Reproduce every line of the material below, but drop the pictures.
────────────────────────────────────────
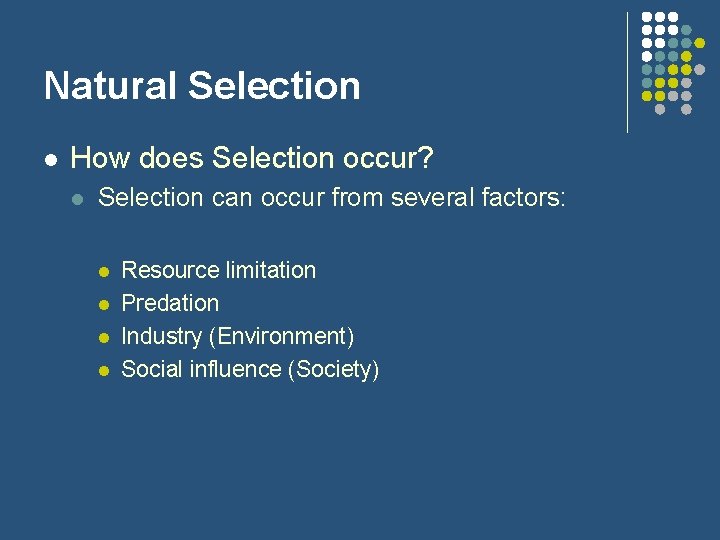 Natural Selection

• How does Selection occur?

• Selection can occur from several factors:

• Resource limitation
• Predation
• Industry (Environment)
• Social influence (Society)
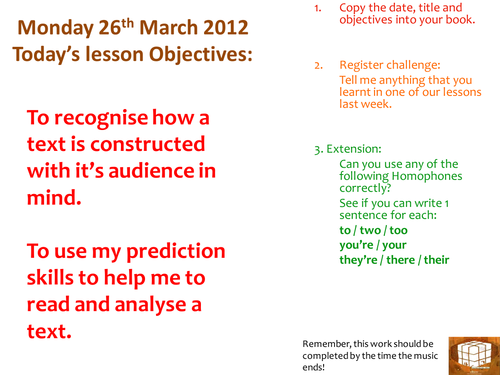 Monday 26$^{th}$ March 2012
Today's lesson Objectives:

To recognise how a text is constructed with it's audience in mind.

To use my prediction skills to help me to read and analyse a text.

1. Copy the date, title and objectives into your book.

2. Register challenge:
Tell me anything that you learnt in one of our lessons last week.

3. Extension:
Can you use any of the following Homophones correctly?
See if you can write 1 sentence for each:
to / two / too
you're / your
they're / there / their

Remember, this work should be completed by the time the music ends!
────────────────────────────────────────
## [Your solution]
 Natural Selection

• How does Selection occur?

• Selection can occur from several factors:

• Resource limitation
• Predation
• Industry (Environment)
• Social influence (Society)
 Monday 26$^{th}$ March 2012
Today's lesson Objectives:

To recognise how a text is constructed with it's audience in mind.

To use my prediction skills to help me to read and analyse a text.

1. Copy the date, title and objectives into your book.

2. Register challenge:
Tell me anything that you learnt in one of our lessons last week.

3. Extension:
Can you use any of the following Homophones correctly?
See if you can write 1 sentence for each:
to / two / too
you're / your
they're / there / their

Remember, this work should be completed by the time the music ends!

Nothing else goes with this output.